Price appreciation averaged 15% for the full year of 2021, up from the 2020 full year average of 6%. Home price growth in 2021 started off at 10% in the first quarter, steadily increasing and ending the year with an increase of 18% for the fourth quarter.
While there have been questions surrounding whether we are in a housing bubble, the CoreLogic market risk indicators suggest a small probability of a nationwide price decline and point to the larger likelihood that a fall in price will be limited to specific markets at risk of home decline such as Prescott, Arizona; Merced, California; Worcester, Massachusetts; and Kalamazoo, Michigan.
Still, the CoreLogic HPI Forecast shows the national 12-month growth steadily slowing over 2022. During the early months of the year, it’s projected to remain above 10% while decelerating each month to a 12-month rise of 3.5% by December 2022. Comparing the average projected National HPI for 2022 with the previous year, the CoreLogic HPI Forecast shows the annual average up 9.6% in 2022.
“Much of what we’ve seen in the run-up of home prices over the last year has been the result of a perfect storm of supply and demand pressures,” said Frank Nothaft, chief economist at CoreLogic. “As we move further into 2022, economic factors such as new home building and a rise in mortgage rates are in motion to help relieve some of this pressure and steadily temper the rapid home price acceleration seen in 2021.”
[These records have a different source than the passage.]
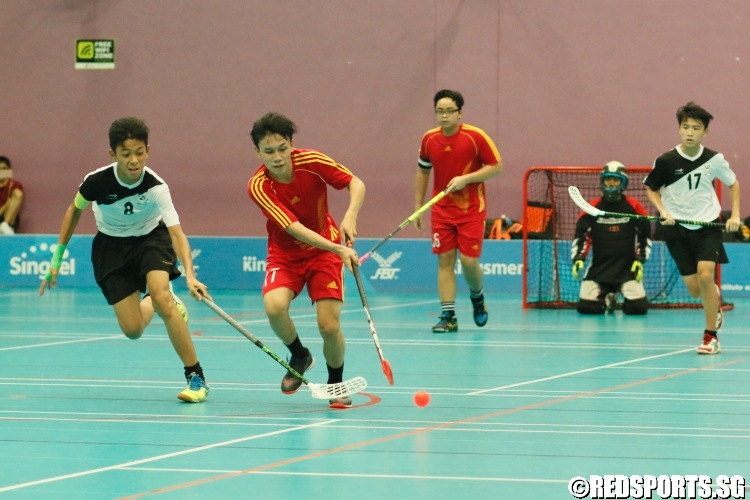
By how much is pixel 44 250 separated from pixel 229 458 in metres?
12.0

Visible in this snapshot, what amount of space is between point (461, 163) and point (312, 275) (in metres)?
4.31

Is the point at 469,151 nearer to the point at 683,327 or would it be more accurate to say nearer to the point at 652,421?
the point at 683,327

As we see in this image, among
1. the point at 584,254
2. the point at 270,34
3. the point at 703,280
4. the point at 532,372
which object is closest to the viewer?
the point at 532,372

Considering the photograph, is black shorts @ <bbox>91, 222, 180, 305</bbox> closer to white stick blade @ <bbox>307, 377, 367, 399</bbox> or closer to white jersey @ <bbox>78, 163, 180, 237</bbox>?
white jersey @ <bbox>78, 163, 180, 237</bbox>

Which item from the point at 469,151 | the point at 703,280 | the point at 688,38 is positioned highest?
the point at 688,38

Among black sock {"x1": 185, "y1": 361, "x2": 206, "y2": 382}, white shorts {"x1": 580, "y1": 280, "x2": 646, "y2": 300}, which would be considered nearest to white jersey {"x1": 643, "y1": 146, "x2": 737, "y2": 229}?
white shorts {"x1": 580, "y1": 280, "x2": 646, "y2": 300}

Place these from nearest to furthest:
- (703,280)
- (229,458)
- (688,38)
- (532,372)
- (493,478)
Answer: (493,478) → (229,458) → (532,372) → (703,280) → (688,38)

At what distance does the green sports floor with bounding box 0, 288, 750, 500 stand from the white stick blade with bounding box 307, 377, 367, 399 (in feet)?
0.30

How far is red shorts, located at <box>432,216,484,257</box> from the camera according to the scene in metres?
10.6

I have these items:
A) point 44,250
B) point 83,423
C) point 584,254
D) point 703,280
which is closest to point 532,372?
point 703,280

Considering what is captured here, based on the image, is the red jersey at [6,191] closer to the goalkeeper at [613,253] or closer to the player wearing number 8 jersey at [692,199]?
the goalkeeper at [613,253]

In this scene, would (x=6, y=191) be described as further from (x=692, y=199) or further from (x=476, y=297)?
(x=692, y=199)

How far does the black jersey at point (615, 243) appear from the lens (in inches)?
495

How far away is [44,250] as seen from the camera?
1639cm
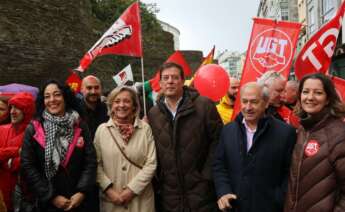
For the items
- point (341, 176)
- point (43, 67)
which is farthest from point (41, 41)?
point (341, 176)

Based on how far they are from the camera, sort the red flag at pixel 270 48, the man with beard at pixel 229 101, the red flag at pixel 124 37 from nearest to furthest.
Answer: the red flag at pixel 270 48, the man with beard at pixel 229 101, the red flag at pixel 124 37

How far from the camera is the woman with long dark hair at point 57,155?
289cm

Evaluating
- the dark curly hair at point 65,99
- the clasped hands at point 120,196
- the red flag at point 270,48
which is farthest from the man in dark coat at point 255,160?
the red flag at point 270,48

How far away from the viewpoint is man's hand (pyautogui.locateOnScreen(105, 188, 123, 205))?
3062 millimetres

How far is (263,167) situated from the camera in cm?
272

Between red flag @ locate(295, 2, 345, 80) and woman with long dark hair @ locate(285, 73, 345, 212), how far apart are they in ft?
5.49

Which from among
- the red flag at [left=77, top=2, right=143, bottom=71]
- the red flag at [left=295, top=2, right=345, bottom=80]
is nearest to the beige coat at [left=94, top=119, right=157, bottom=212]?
the red flag at [left=295, top=2, right=345, bottom=80]

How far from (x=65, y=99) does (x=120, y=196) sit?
3.15ft

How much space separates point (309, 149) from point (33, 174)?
2084 mm

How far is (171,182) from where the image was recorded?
312 centimetres

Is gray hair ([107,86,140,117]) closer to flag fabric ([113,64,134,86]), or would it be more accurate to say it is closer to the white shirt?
the white shirt

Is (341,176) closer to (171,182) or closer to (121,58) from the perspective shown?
(171,182)

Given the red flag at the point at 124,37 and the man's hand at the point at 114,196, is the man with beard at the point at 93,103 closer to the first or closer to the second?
the red flag at the point at 124,37

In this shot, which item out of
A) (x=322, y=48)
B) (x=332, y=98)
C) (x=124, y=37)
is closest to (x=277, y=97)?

· Nationally, home prices increased 18.5% in December 2021, compared to December 2020. On a month-over-month basis, home prices increased by 1.3% compared to November 2021.
· In December, annual appreciation of detached properties (19.7%) was 5.5 percentage points higher than that of attached properties (14.2%).
· Home price gains are projected to slow to a 3.5% annual increase by December 2022.
· In December, Naples, Florida, logged the highest year-over-year home price increase at 37.6%. Punta Gorda, Florida, had the second-highest ranking at 35.7%.
· At the state level, the Southern, Southwest and Mountain West regions continued to dominate the top three spots for national home price growth, with Arizona leading the way at 28.4%. Florida ranked second with a 27.1% growth and Utah followed in third place at 25.2%.